Entscheidungsstichwort (Thema)

Ersatzkasse. Satzung. Anspruch auf Krankengeld. Beitragspflicht. Solidaritätsprinzip

 

Leitsatz (amtlich)

Eine Ersatzkasse darf in ihrer Satzung bestimmen, daß für nichtversicherungspflichtige Mitglieder Beiträge zur Krankenversicherung auch während des Anspruchs auf Krankengeld zu zahlen sind.

 

Orientierungssatz

1. Paragraph 383 RVO gilt nicht für Ersatzkassen.

2. Es gibt keinen allgemeinen Grundsatz, daß eine Belastung von Krankengeld mit Beiträgen ausgeschlossen ist. Die angefochtene Satzungsbestimmung einer Ersatzkasse verletzt nicht den Solidaritätsgrundsatz. Das Recht zur freiwilligen Weiterversicherung knüpft an eine - im Vergleich zur Versicherungspflicht - geringere Schutzbedürftigkeit an.

 

Normenkette

SVAufbauV 12 Art 2 § 4 Abs 2; RVO § 383 S 1 Fassung: 1974-08-07, § 507 Fassung: 1977-06-27, § 508 Fassung: 1970-12-21

 

Verfahrensgang

LSG Berlin (Entscheidung vom 04.07.1984; Aktenzeichen L 9 Kr 34/83)

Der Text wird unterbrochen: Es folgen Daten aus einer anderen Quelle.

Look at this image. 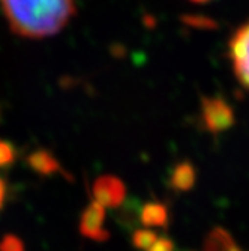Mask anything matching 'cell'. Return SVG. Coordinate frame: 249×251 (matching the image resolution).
<instances>
[{"label": "cell", "mask_w": 249, "mask_h": 251, "mask_svg": "<svg viewBox=\"0 0 249 251\" xmlns=\"http://www.w3.org/2000/svg\"><path fill=\"white\" fill-rule=\"evenodd\" d=\"M239 247L234 244L233 238L221 227H216L210 232L204 242V251H237Z\"/></svg>", "instance_id": "ba28073f"}, {"label": "cell", "mask_w": 249, "mask_h": 251, "mask_svg": "<svg viewBox=\"0 0 249 251\" xmlns=\"http://www.w3.org/2000/svg\"><path fill=\"white\" fill-rule=\"evenodd\" d=\"M228 59L237 81L249 90V21L234 30L228 41Z\"/></svg>", "instance_id": "7a4b0ae2"}, {"label": "cell", "mask_w": 249, "mask_h": 251, "mask_svg": "<svg viewBox=\"0 0 249 251\" xmlns=\"http://www.w3.org/2000/svg\"><path fill=\"white\" fill-rule=\"evenodd\" d=\"M12 30L26 38L59 33L75 14V0H2Z\"/></svg>", "instance_id": "6da1fadb"}, {"label": "cell", "mask_w": 249, "mask_h": 251, "mask_svg": "<svg viewBox=\"0 0 249 251\" xmlns=\"http://www.w3.org/2000/svg\"><path fill=\"white\" fill-rule=\"evenodd\" d=\"M11 158H12L11 148L8 145H5V143H0V164L8 163Z\"/></svg>", "instance_id": "7c38bea8"}, {"label": "cell", "mask_w": 249, "mask_h": 251, "mask_svg": "<svg viewBox=\"0 0 249 251\" xmlns=\"http://www.w3.org/2000/svg\"><path fill=\"white\" fill-rule=\"evenodd\" d=\"M140 221L146 227H165L168 224V209L159 201H149L140 211Z\"/></svg>", "instance_id": "52a82bcc"}, {"label": "cell", "mask_w": 249, "mask_h": 251, "mask_svg": "<svg viewBox=\"0 0 249 251\" xmlns=\"http://www.w3.org/2000/svg\"><path fill=\"white\" fill-rule=\"evenodd\" d=\"M93 197L102 208H117L125 201L126 187L120 177L105 175L95 180Z\"/></svg>", "instance_id": "277c9868"}, {"label": "cell", "mask_w": 249, "mask_h": 251, "mask_svg": "<svg viewBox=\"0 0 249 251\" xmlns=\"http://www.w3.org/2000/svg\"><path fill=\"white\" fill-rule=\"evenodd\" d=\"M2 196H3V185H2V182H0V200H2Z\"/></svg>", "instance_id": "5bb4252c"}, {"label": "cell", "mask_w": 249, "mask_h": 251, "mask_svg": "<svg viewBox=\"0 0 249 251\" xmlns=\"http://www.w3.org/2000/svg\"><path fill=\"white\" fill-rule=\"evenodd\" d=\"M158 239V235L150 230V229H138L135 230L134 235H132V245L138 250H144L147 251L153 244L155 241Z\"/></svg>", "instance_id": "9c48e42d"}, {"label": "cell", "mask_w": 249, "mask_h": 251, "mask_svg": "<svg viewBox=\"0 0 249 251\" xmlns=\"http://www.w3.org/2000/svg\"><path fill=\"white\" fill-rule=\"evenodd\" d=\"M195 180H197L195 167L189 161H182L171 170L168 185L174 191L185 193V191L192 190V187L195 185Z\"/></svg>", "instance_id": "8992f818"}, {"label": "cell", "mask_w": 249, "mask_h": 251, "mask_svg": "<svg viewBox=\"0 0 249 251\" xmlns=\"http://www.w3.org/2000/svg\"><path fill=\"white\" fill-rule=\"evenodd\" d=\"M237 251H240V248H239V250H237Z\"/></svg>", "instance_id": "9a60e30c"}, {"label": "cell", "mask_w": 249, "mask_h": 251, "mask_svg": "<svg viewBox=\"0 0 249 251\" xmlns=\"http://www.w3.org/2000/svg\"><path fill=\"white\" fill-rule=\"evenodd\" d=\"M105 209L95 200L84 209L80 221V232L89 239L104 242L110 238V232L104 229Z\"/></svg>", "instance_id": "5b68a950"}, {"label": "cell", "mask_w": 249, "mask_h": 251, "mask_svg": "<svg viewBox=\"0 0 249 251\" xmlns=\"http://www.w3.org/2000/svg\"><path fill=\"white\" fill-rule=\"evenodd\" d=\"M201 116L204 128L212 134L222 132L234 124V113L231 107L221 98L203 100Z\"/></svg>", "instance_id": "3957f363"}, {"label": "cell", "mask_w": 249, "mask_h": 251, "mask_svg": "<svg viewBox=\"0 0 249 251\" xmlns=\"http://www.w3.org/2000/svg\"><path fill=\"white\" fill-rule=\"evenodd\" d=\"M191 2H195V3H206V2H210V0H191Z\"/></svg>", "instance_id": "4fadbf2b"}, {"label": "cell", "mask_w": 249, "mask_h": 251, "mask_svg": "<svg viewBox=\"0 0 249 251\" xmlns=\"http://www.w3.org/2000/svg\"><path fill=\"white\" fill-rule=\"evenodd\" d=\"M147 251H176V245L170 238L162 236V238H158Z\"/></svg>", "instance_id": "8fae6325"}, {"label": "cell", "mask_w": 249, "mask_h": 251, "mask_svg": "<svg viewBox=\"0 0 249 251\" xmlns=\"http://www.w3.org/2000/svg\"><path fill=\"white\" fill-rule=\"evenodd\" d=\"M32 163H33V166H35L38 170H41V172H44V173H51L53 170L57 169V164H56L54 159H53L50 155L44 153V152L33 155V156H32Z\"/></svg>", "instance_id": "30bf717a"}]
</instances>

SG Berlin (Entscheidung vom 07.04.1983; Aktenzeichen S 75 Kr 149/81)

 

Tatbestand

Der Kläger wendet sich gegen die Heranziehung zu Krankenversicherungsbeiträgen für die Zeit des Krankengeldbezuges.

Der 1926 geborene und als Rechtsbeistand selbständig erwerbstätige Kläger ist seit 1958 Mitglied der Beklagten. In der Zeit vom 3. August 1978 bis zum 30. September 1979 war er arbeitsunfähig erkrankt und bezog ab 24. August 1978 satzungsgemäß Krankengeld von der Beklagten. Diese Leistungen belastete die Beklagte mit monatlichen Beiträgen zur Krankenversicherung. Noch während des Leistungsbezuges wandte sich der Kläger gegen die Beitragsentrichtung und begehrte die Erstattung unter Bezugnahme auf § 383 der Reichsversicherungsordnung -RVO- (Schreiben vom 9. September 1980). Mit Bescheid vom 17. November 1980 und Widerspruchsbescheid vom 11. März 1981 lehnte die Beklagte das Begehren unter Berufung auf § 9 Abs 12 ihrer Versicherungsbedingungen ab. Auch Klage und Berufung des Klägers blieben erfolglos (Urteil des Sozialgerichts Berlin vom 7. April 1983; Urteil des Landessozialgerichts Berlin -LSG- vom 4. Juli 1984). Das LSG hat im wesentlichen ausgeführt, die Bestimmung des § 9 Abs 12 iVm § 7 Abs 7 der Versicherungsbedingungen, wonach bei versicherungsberechtigten Selbständigen und Angehörigen freier Berufe für die Dauer eines Krankengeldbezuges (richtig: des Anspruchs auf Krankengeld) keine Beitragsfreiheit besteht, sei nicht zu beanstanden. Die Satzungsautonomie der Beklagten sei nicht durch § 383 RVO begrenzt. Eine Verletzung des Gleichheitssatzes liege nicht bereits vor, wenn der Kläger anders als versicherungspflichtige Selbständige behandelt werde. Für die Differenzierung gegenüber Arbeitnehmern sprächen sachliche Gründe, denn beim Selbständigen bestehe kein derart unmittelbares Verhältnis zwischen Einsatz der Arbeitskraft und Erzielung von Einkünften aus Erwerbstätigkeit wie beim Arbeitnehmer. In der Beitragsfreiheit während Krankengeldbezuges könne kein allgemein zu beachtendes Strukturprinzip der gesetzlichen Krankenversicherung erblickt werden.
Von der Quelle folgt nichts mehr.